Mahmoud Kalari (محمود کلاری; born in Tehran) is an Iranian cinematographer, screenwriter, film director, and photographer who has worked with number of renowned Iranian directors such as Abbas Kiarostami, Jafar Panahi, Asghar Farhadi, and Mohsen Makhmalbaf.

After completing photography courses in the United States, he held his first photo exhibition titled "Visit with People Around Us" at Tehran University in 1976. A few years later he was employed by the Paris-based Sigma Photo News Agency and worked for them for four years. In 1980, he was ranked one of the '15 Best Photographers of the Year' by Time Magazine, and his photos could be seen in French, German, and American magazines. Kalari moved back to Iran and from 1982 to 1984 worked as the supervisor of the Tehran National TV Photography Unit.

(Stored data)
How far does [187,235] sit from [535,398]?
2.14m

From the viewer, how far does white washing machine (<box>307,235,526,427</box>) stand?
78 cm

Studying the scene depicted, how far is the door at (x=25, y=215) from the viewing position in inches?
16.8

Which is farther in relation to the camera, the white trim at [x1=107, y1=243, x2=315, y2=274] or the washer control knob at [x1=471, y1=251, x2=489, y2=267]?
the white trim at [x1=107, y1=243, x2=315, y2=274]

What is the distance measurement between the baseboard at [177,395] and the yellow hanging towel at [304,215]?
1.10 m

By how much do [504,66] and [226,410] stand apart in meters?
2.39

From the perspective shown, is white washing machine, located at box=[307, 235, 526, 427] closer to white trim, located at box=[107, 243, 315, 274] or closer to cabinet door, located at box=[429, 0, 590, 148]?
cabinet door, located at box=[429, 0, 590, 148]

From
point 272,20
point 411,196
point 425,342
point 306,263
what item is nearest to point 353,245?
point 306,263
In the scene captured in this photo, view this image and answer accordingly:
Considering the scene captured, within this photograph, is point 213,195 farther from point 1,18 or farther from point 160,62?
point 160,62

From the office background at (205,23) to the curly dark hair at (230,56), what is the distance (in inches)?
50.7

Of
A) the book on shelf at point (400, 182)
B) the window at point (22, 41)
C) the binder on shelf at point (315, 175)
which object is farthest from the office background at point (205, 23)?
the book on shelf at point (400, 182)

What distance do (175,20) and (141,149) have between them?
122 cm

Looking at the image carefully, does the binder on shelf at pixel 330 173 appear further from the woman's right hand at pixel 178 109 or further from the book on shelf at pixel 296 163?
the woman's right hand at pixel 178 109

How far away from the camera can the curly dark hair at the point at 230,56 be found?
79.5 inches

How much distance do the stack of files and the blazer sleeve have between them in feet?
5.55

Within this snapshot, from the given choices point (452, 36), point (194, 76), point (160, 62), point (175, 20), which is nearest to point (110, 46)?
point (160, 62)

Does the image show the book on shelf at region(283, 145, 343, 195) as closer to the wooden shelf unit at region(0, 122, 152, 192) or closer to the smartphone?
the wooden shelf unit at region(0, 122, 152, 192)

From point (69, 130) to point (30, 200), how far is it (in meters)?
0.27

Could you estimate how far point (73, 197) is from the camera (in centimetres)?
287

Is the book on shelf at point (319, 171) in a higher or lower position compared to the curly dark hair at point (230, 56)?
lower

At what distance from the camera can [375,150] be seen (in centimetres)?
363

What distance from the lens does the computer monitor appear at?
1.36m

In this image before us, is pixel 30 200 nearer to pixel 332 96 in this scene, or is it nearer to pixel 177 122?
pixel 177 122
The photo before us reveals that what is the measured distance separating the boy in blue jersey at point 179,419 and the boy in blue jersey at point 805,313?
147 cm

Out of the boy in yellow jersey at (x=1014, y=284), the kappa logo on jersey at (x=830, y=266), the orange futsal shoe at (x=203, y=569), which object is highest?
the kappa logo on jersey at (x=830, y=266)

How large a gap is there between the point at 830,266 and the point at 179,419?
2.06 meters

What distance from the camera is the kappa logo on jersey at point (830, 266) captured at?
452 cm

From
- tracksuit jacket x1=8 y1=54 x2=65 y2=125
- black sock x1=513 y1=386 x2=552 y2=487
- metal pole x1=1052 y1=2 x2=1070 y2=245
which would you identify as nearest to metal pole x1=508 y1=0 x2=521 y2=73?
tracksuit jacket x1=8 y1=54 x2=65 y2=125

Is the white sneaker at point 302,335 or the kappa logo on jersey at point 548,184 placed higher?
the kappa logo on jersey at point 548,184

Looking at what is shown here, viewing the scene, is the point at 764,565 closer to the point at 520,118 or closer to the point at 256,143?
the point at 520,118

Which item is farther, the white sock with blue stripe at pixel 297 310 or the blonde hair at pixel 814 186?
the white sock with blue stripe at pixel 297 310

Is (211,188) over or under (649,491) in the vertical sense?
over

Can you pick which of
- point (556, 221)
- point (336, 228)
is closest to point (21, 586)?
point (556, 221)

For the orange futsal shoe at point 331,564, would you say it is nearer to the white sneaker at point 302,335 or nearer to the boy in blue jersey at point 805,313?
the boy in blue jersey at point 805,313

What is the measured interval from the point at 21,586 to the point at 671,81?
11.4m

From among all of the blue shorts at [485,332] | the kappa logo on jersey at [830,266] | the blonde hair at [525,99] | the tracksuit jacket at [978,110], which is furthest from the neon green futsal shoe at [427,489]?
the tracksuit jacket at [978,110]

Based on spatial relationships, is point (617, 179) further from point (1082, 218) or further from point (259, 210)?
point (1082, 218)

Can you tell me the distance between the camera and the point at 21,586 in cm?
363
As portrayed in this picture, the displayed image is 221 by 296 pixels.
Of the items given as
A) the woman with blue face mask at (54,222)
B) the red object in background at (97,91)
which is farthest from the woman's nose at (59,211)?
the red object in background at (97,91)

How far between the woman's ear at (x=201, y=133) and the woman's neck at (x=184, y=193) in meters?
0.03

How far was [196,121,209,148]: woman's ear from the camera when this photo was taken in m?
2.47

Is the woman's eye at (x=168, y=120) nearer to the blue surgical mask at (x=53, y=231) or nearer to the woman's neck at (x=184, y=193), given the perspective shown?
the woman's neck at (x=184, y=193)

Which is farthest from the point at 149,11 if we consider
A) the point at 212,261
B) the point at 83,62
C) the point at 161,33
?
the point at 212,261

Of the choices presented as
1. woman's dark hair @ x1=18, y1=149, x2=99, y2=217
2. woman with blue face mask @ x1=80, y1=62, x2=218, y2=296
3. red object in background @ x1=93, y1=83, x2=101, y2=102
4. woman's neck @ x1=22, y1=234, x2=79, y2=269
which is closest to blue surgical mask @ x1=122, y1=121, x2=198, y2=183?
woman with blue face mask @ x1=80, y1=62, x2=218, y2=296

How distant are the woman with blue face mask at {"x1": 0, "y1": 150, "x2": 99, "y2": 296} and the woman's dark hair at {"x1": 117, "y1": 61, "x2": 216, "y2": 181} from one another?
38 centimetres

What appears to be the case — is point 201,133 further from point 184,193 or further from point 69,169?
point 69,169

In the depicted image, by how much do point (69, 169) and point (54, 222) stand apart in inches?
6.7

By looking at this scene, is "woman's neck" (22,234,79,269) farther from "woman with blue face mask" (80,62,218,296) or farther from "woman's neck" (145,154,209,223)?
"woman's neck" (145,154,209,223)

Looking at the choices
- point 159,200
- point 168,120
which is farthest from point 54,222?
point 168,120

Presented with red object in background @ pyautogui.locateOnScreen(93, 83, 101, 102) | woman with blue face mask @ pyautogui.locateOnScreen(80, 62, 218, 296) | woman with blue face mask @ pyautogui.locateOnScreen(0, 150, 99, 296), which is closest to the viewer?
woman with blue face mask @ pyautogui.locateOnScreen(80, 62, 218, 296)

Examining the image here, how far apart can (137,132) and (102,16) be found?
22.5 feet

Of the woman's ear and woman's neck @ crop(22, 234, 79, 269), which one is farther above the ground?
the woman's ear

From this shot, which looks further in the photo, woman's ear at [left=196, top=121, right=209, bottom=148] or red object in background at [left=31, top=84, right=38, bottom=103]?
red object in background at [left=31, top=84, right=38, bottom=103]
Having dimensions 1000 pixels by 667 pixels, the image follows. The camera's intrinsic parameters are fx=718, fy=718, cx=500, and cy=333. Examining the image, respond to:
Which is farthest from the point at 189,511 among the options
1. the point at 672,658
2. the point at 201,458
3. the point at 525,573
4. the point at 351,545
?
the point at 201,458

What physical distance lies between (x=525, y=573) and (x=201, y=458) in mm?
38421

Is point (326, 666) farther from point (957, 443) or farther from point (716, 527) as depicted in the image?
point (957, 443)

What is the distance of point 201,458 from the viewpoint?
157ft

» **Work order A**:
Please output the part of the Mahmoud Kalari passage starting at "Mahmoud Kalari (محمود" and ending at "TV Photography Unit.".
» **Work order B**:
Answer these questions from the Mahmoud Kalari passage.
(i) Where did Kalari hold his first photo exhibition?
(ii) Which magazine ranked him among the '15 Best Photographers of the Year' in 1980?
(iii) What position did he hold from 1982 to 1984?

» **Expected output A**:
Mahmoud Kalari (محمود کلاری; born in Tehran) is an Iranian cinematographer, screenwriter, film director, and photographer who has worked with number of renowned Iranian directors such as Abbas Kiarostami, Jafar Panahi, Asghar Farhadi, and Mohsen Makhmalbaf.

After completing photography courses in the United States, he held his first photo exhibition titled "Visit with People Around Us" at Tehran University in 1976. A few years later he was employed by the Paris-based Sigma Photo News Agency and worked for them for four years. In 1980, he was ranked one of the '15 Best Photographers of the Year' by Time Magazine, and his photos could be seen in French, German, and American magazines. Kalari moved back to Iran and from 1982 to 1984 worked as the supervisor of the Tehran National TV Photography Unit.

» **Expected output B**:
(i) At Tehran University, in 1976.
(ii) Time Magazine.
(iii) Supervisor of the Tehran National TV Photography Unit.